TEXT SEGMENT:
================
Mentor's Note: Imagine writing a separate query for every single department in your company. That would be hundreds of cursors! Instead, we write one cursor and pass the "Department ID" into it as a Parameter. 💡


🌟 The Scenario: The Custom Filter 🔍

Imagine a high-pressure kitchen. - You have a cursor that "Gets Orders". - Instead of a generic list, the chef can say: "Get orders for Table 5" or "Get orders for Table 10". - The query is the same, but the Target changes.


💻 1. The Basic Syntax

You define the parameter in the CURSOR declaration and pass the value when you OPEN it.

DECLARE
   -- 1. Define Parameter (name type)
================
DATA:
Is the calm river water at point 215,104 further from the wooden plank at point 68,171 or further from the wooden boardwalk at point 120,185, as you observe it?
================
TASK 1: From the passage on parameterized cursors, return the part starting with "Mentor's Note: Imagine" and going on through "the Target changes.".
TASK 2:
Answer these questions about the passage on parameterized cursors, which appears before the data:
(a) According to the mentor's note, what is passed into the single cursor as a parameter?
(b) In the kitchen scenario, which two tables does the chef ask for orders for?
(c) Where is the parameter defined, and at what point is its value passed?
TASK 3: Continue the passage on parameterized cursors from the point where it stops.

REPLY 1:
Mentor's Note: Imagine writing a separate query for every single department in your company. That would be hundreds of cursors! Instead, we write one cursor and pass the "Department ID" into it as a Parameter. 💡


🌟 The Scenario: The Custom Filter 🔍

Imagine a high-pressure kitchen. - You have a cursor that "Gets Orders". - Instead of a generic list, the chef can say: "Get orders for Table 5" or "Get orders for Table 10". - The query is the same, but the Target changes.

REPLY 2:
(a) The "Department ID".
(b) Table 5 and Table 10.
(c) It is defined in the CURSOR declaration, and the value is passed when the cursor is opened (OPEN).

REPLY 3:
   CURSOR c_emp (p_dept_id NUMBER) IS 
      SELECT first_name FROM employees 
      WHERE department_id = p_dept_id;

   v_name employees.first_name%TYPE;
BEGIN
   -- 2. Pass the value 10
   OPEN c_emp(10);
   LOOP
      FETCH c_emp INTO v_name;
      EXIT WHEN c_emp%NOTFOUND;
      DBMS_OUTPUT.PUT_LINE('Admin Staff: ' || v_name);
   END LOOP;
   CLOSE c_emp;

   -- 3. Pass a different value 20
   OPEN c_emp(20);
   -- ... process Marketing staff ...
   CLOSE c_emp;
END;

💻 2. Using with Cursor FOR LOOP

This is even cleaner!

DECLARE
   CURSOR c_dept_emp (p_id NUMBER) IS 
      SELECT first_name FROM employees WHERE department_id = p_id;
BEGIN
   FOR r IN c_dept_emp(30) LOOP -- 🚀 Just pass parameter here
      DBMS_OUTPUT.PUT_LINE('IT Staff: ' || r.first_name);
   END LOOP;
END;

🛡️ 3. Benefits (Architect's Note)

  1. Reusability: One cursor handles many scenarios.
  2. Security: Parameters help prevent SQL Injection because the values are treated as data, not part of the query text.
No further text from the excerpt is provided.